--- Reading text ---
================

Simulate

Simulation

class pysimmmulator.simulate.Multisim

Provides capability to generate multiple runs on a single configuration

property get_data

Provies the iterable generator for simulaton final dataframes and channel ground truth ROI values

Parameters:

None

Returns:

iterable of final sim dataframes and channel ROI values

Return type:

data (iterable)

run(config: dict, runs: int) None
stash_outputs(final_df: DataFrame, channel_roi: dict)

Stores the final simulation dataframe as well as the ground truth channel ROI values for each run of the multiple simulations.

class pysimmmulator.simulate.Simulate(basic_params: BasicParameters = None, random_seed=None)

Takes input of basic params and provies either piece meal or single shot creation of MMM data using a config file

calculate_channel_roi(mmm_df: DataFrame) dict

Calculates the ROI for all channels, based on pre-generated spend and conversions data

Parameters:

mmm_df (pd.DataFrame) – Consolidated MMM DataFrame

Returns:

Channel ROI mapping

Return type:

dict

calculate_conversions(mmm_df: DataFrame) DataFrame

Calculates row wise values for conversions based on the noisy cvr and the adstocked media metric associated with each channel.

Parameters:

mmm_df (pd.DataFrame) – MMM input DataFrame

Returns:

Updated mmm_df

Return type:

pd.DataFrame

consolidate_dataframe(mmm_df: DataFrame, baseline_sales_df: DataFrame) DataFrame

Filters and formats internal data into uniform output.

Parameters:
  • mmm_df (pd.DataFrame) – MMM input DataFrame

  • baseline_sales_df (pd.DataFrame) – Baseline sales DataFrame

Returns:

Consolidated MMM DataFrame

Return type:

pd.DataFrame

finalize_output(mmm_df: DataFrame, aggregation_level: str) DataFrame

Provide aggregation (daily, weekly) and column filtering for final output

Parameters:
  • mmm_df (pd.DataFrame) – Consolidated MMM DataFrame

  • aggregation_level (str) – [daily, weekly] the granulatiry at which to return output data

Returns:

Finalized output DataFrame

Return type:

pd.DataFrame

run_with_config(config: dict) tuple[DataFrame, dict]
simulate_ad_spend(baseline_sales_df: DataFrame, campaign_spend_mean: int, campaign_spend_std: int, max_min_proportion_on_each_channel: dict) DataFrame

Simulation of ad spend based on normal distribution parameters for campaign spend. Overall campaign spend is then divided amongst each channel based on passed min-max proportionality.

Parameters:
  • baseline_sales_df (pd.DataFrame) – DataFrame containing baseline sales

  • campaign_spend_mean (int) – The average amount of money spent on a campaign.

  • campaign_spend_std (int) – The standard deviation of money spent on a campaign

  • max_min_proportion_on_each_channel (dict) – Specifies the minimum and maximum percentages of total spend allocated to each channel.

Returns:

DataFrame containing ad spend data

Return type:

pd.DataFrame

simulate_baseline(base_p: int, trend_p: int, temp_var: int, temp_coef_mean: int, temp_coef_sd: int, error_std: int) DataFrame

Simulation of baseline sales and revenue for the subject business.

================

--- Record extracts ---
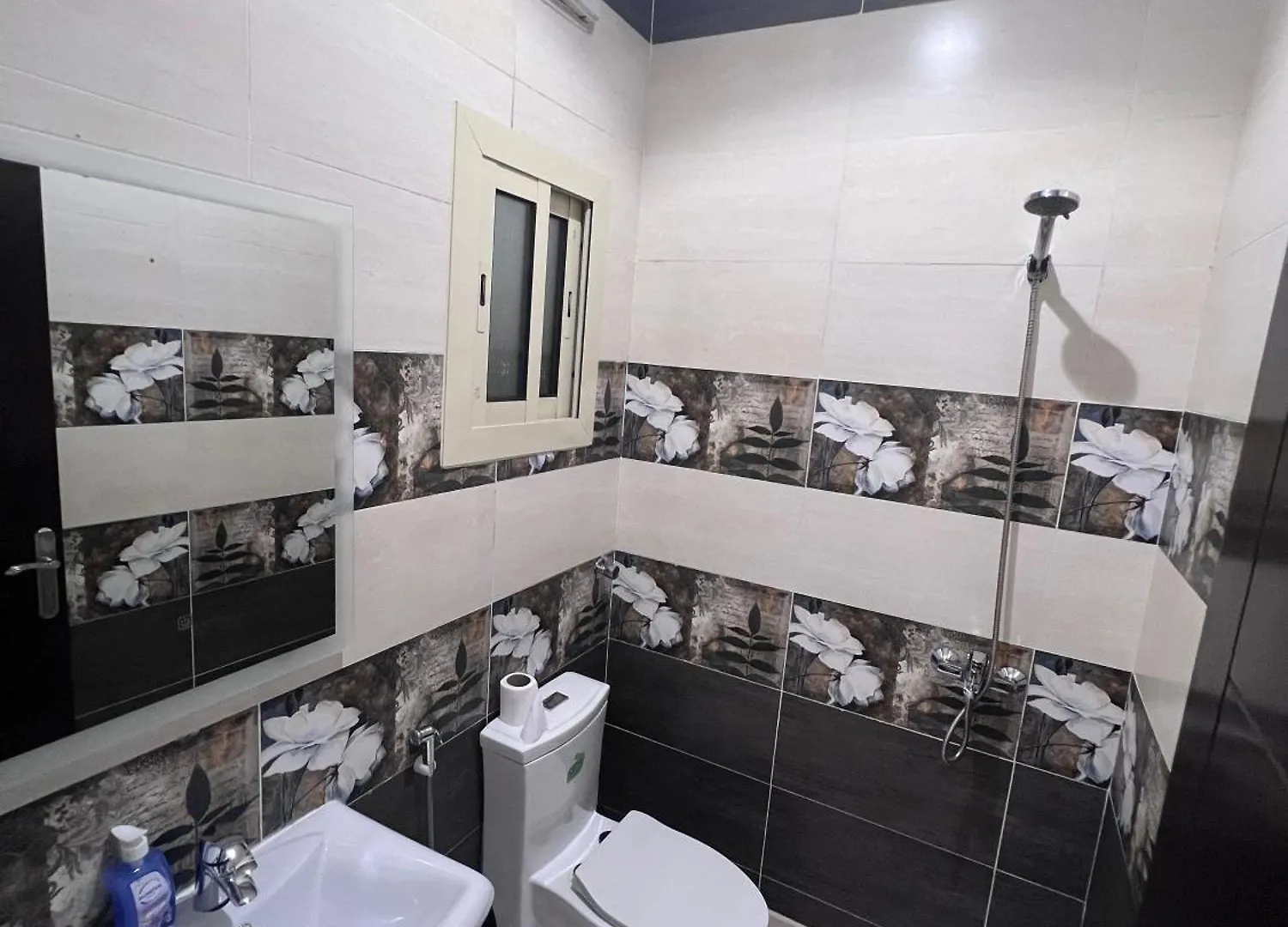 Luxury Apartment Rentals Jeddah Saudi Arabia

================

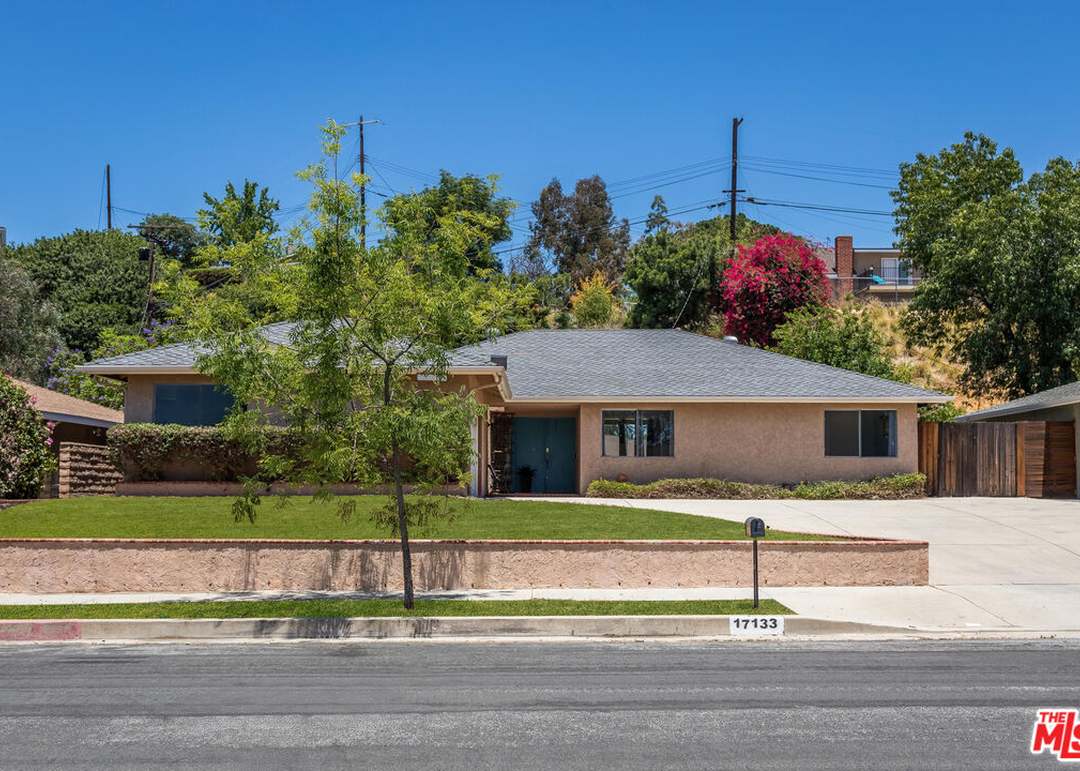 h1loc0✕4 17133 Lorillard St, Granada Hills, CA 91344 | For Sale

================

--- Your assignment ---
Please return the part of the simulation documentation from "Provies the iterable" to "data (iterable)", copied word for word.

--- Written reply ---
Provies the iterable generator for simulaton final dataframes and channel ground truth ROI values

Parameters:

None

Returns:

iterable of final sim dataframes and channel ROI values

Return type:

data (iterable)